Он показал на середину плаца, где стояло сделанное из сырой глины чучело, представлявшее некоторое подобие человеческой фигуры, только без рук и без ног.
– Что же вы? Рубили? – спросил с любопытством Бек-Агамалов. – Ромашов, вы не пробовали?
– Нет еще.
– Тоже! Стану я ерундой заниматься, – заворчал Веткин. – Когда это у меня время, чтобы рубить? С девяти утра до шести вечера только и знаешь, что торчишь здесь.
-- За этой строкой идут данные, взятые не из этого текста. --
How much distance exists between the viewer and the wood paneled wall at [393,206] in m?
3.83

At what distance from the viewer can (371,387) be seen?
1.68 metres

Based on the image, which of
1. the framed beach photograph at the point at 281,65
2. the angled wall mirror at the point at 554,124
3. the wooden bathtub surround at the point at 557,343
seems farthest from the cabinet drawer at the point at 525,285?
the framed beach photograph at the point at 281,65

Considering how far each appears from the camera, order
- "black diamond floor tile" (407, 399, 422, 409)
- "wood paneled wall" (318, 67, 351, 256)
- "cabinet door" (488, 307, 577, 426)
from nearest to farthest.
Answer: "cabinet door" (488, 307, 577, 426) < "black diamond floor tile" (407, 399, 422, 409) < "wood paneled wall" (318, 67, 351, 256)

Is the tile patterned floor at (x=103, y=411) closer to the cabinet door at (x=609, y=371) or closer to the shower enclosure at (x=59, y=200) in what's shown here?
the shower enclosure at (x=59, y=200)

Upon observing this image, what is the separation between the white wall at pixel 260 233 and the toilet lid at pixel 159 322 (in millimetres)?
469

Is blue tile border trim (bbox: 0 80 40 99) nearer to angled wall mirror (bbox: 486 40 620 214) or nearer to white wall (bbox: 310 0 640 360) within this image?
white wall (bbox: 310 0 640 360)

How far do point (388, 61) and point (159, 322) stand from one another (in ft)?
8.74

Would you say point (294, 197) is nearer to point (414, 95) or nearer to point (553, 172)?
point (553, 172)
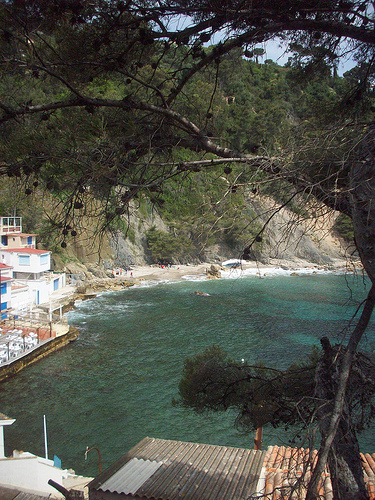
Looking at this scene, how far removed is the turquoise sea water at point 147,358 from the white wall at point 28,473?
4.42ft

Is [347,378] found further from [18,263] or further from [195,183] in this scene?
[18,263]

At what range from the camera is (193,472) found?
18.1 feet

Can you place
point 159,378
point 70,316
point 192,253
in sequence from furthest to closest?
1. point 192,253
2. point 70,316
3. point 159,378

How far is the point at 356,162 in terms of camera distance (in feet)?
5.57

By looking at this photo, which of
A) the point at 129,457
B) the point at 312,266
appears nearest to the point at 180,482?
the point at 129,457

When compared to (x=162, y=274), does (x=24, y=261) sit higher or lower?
higher

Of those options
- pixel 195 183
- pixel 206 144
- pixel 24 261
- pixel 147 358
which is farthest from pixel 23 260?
pixel 206 144

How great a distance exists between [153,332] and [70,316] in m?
5.38

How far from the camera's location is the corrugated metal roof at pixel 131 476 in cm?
491

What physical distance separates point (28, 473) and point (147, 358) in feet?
25.1

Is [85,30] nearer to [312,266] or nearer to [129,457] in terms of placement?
[129,457]

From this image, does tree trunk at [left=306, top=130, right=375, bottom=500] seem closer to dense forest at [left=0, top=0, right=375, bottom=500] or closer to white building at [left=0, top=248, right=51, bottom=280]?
dense forest at [left=0, top=0, right=375, bottom=500]


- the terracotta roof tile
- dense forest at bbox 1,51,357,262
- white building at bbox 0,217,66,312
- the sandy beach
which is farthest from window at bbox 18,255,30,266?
dense forest at bbox 1,51,357,262

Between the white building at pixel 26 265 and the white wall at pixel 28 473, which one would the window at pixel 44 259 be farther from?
the white wall at pixel 28 473
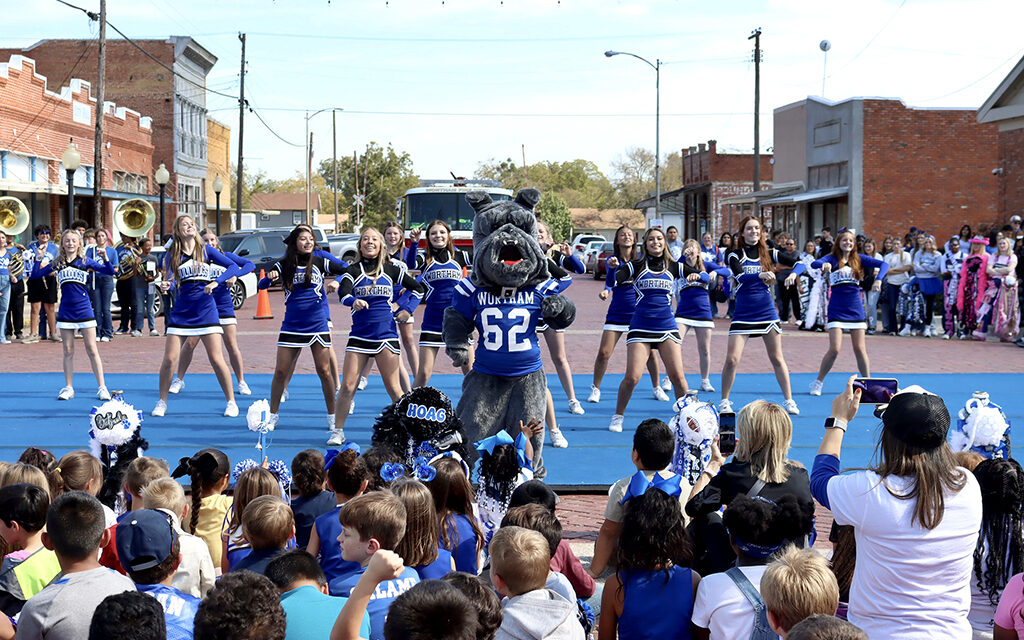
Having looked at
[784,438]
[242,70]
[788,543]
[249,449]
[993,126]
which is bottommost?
[249,449]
Едва успеешь пожрать и водки выпить. Я им, слава богу, не мальчик дался…
– Чудак. Да ведь надо же офицеру уметь владеть шашкой.
– Зачем это, спрашивается? На войне? При теперешнем огнестрельном оружии тебя и на сто шагов не подпустят. На кой мне черт твоя шашка? Я не кавалерист. А понадобится, я уж лучше возьму ружье да прикладом – бац-бац по башкам. Это вернее.
– Ну, хорошо, а в мирное время? Мало ли сколько может быть случаев. Бунт, возмущение там или что…
– Так что же? При чем же здесь опять-таки шашка? Не буду же я заниматься черной работой, сечь людям головы. Ро-ота, пли! – и дело в шляпе…
Бек-Агамалов сделал недовольное лицо.
– Э, ты все глупишь, Павел Павлыч. Нет, ты отвечай серьезно. Вот идешь ты где-нибудь на гулянье или в театре, или, положим, тебя в ресторане оскорбил какой-нибудь шпак… возьмем крайность – даст тебе какой-нибудь штатский пощечину. Ты что же будешь делать?
Веткин поднял кверху плечи и презрительно поджал губы.